According to the Federation of Hotel & Restaurant Associations of India (FHRAI), nearly 90% of Indian hotels fall within the sub-INR 7,500 range. Most of these properties are found in Tier-II and Tier-III cities and mainly serve domestic travelers, small businesses, and events, supporting over 60 million livelihoods directly and indirectly.
Guests Benefit but Operators Absorb the Strain
“The post-GST reforms have brought a balanced impact for both guests and the hospitality sector. There’s no significant loss in revenue, and guests are benefiting from more transparency and fair pricing,” said Vijay Patidar, Finance Manager at Sheraton Grand Palace Indore. “We’re also seeing better room occupancy rates, as the new structure improves affordability and demand,” he added.
But smaller and independent operators say the situation is different. For them, not being able to offset GST paid on rent, electricity, housekeeping, and outsourced manpower has created a hidden cost center. Hotel consultants note that such unrecoverable taxes can raise operational costs by 3–5% each year. This is significant in an industry where profits often stay below 10%. In smaller cities, where rates are limited by local demand, this could mean the difference between growth and stagnation.
FHRAI’s Stand
The FHRAI has asked the government to reinstate ITC for the 5% slab or allow hotels to choose to charge 18% GST with ITC, ensuring fairness across categories. “Our industry is one of the biggest sources of jobs and a key part of India’s service economy. Yet, the GST system without ITC has created imbalances that threaten our competitiveness. We seek fairness, clarity, and equal treatment. By restoring ITC and addressing copyright issues, the government can help hospitality support the vision of Viksit Bharat 2047 and establish India as a global tourism hub,” said Surendra Kumar Jaiswal, the new president of FHRAI.
The association has also requested clarifying circulars from the Central Board of Indirect Taxes and Customs (CBIC) to eliminate compliance issues that smaller operators face, particularly regarding bundled services and restaurant operations within hotels. FHRAI has reinforced its long-standing call for Infrastructure and Industry Status for hospitality, which would enable low-cost financing and encourage investments in underdeveloped tourism destinations.
Restaurants and F&B Services Under Dual Rates
The reforms also impact restaurants and catering operations within hotels. According to GST rules, properties classified as “specified premises”—where at least one room exceeds INR 7,500—face 18% GST with ITC on food and beverages. Non-specified premises are taxed at 5% without ITC.
For hotels managing both types, compliance becomes complex as they must keep separate accounts and proportionate ITC calculations for shared expenses like utilities, maintenance, and administration, as per Rule 42 of the CGST Rules. Experts say this complexity could overwhelm smaller operators lacking solid accounting systems, leading to unintentional non-compliance or credit losses.
The Balancing Act
Policy analysts note that the government must strike a delicate balance: keeping a straightforward, consumer-friendly GST system while ensuring that the tax structure is fair for businesses. Restoring ITC or offering a dual-option model could meet both goals by allowing hoteliers to choose between 5% without ITC and 18% with ITC, depending on their business model. Experts argue that such flexibility would maintain affordability for consumers while allowing operators to pursue growth.
As India envisions a Viksit Bharat 2047, tourism is expected to remain a vital growth pillar. Ensuring that the tax framework supports both affordability for travelers and viability for operators is essential. For now, the GST reform is a step toward transparency and standardization, but it comes with trade-offs. For guests, hotel stays have become slightly cheaper. For hoteliers, especially in the mid-market segment, the real challenge will be absorbing these costs without sacrificing service, sustainability, or growth.

==========

Your tasks:
1. Answer these about the hotel tax article:
(a) What share of Indian hotels falls within the sub-INR 7,500 range, according to FHRAI?
(b) By how much can unrecoverable taxes raise operational costs each year, according to hotel consultants?
(c) Which rule of the CGST Rules requires separate accounts and proportionate ITC calculations for shared expenses?
2. Rewrite the part of the hotel tax article that opens with "According to the" and closes with "directly and indirectly.", putting "local travelers" in place of "domestic travelers".
The records have nothing to do with the text.

==========

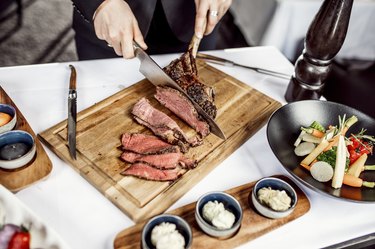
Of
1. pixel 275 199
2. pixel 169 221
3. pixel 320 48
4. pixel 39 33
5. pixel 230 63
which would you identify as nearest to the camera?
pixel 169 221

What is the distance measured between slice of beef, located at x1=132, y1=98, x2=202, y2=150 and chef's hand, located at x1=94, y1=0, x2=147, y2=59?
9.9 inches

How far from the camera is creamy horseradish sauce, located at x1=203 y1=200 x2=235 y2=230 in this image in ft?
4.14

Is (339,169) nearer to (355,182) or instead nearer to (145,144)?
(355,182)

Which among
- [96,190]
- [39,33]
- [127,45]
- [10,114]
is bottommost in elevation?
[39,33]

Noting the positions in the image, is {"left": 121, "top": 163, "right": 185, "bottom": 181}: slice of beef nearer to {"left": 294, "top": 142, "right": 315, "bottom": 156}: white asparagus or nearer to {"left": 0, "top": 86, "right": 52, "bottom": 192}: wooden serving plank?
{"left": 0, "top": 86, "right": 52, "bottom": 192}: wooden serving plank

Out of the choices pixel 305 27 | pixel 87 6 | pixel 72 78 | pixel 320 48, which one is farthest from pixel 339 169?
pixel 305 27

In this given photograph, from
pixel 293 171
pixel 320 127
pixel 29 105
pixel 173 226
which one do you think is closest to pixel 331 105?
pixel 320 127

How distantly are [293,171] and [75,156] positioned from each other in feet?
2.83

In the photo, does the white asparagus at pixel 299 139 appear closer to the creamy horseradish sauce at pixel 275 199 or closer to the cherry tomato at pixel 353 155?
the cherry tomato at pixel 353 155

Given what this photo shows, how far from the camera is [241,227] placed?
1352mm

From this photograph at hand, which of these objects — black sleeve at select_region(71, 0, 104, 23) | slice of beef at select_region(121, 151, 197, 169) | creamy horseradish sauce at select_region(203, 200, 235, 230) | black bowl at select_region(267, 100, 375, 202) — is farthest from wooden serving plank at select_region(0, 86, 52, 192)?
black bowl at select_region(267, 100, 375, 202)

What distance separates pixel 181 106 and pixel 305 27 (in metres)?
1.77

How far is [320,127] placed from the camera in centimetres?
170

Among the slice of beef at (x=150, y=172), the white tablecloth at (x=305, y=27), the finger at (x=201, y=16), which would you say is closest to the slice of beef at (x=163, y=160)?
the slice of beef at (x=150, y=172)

==========

Expected responses:
1.
(a) Nearly 90%
(b) 3–5%
(c) Rule 42

2.
According to the Federation of Hotel & Restaurant Associations of India (FHRAI), nearly 90% of Indian hotels fall within the sub-INR 7,500 range. Most of these properties are found in Tier-II and Tier-III cities and mainly serve local travelers, small businesses, and events, supporting over 60 million livelihoods directly and indirectly.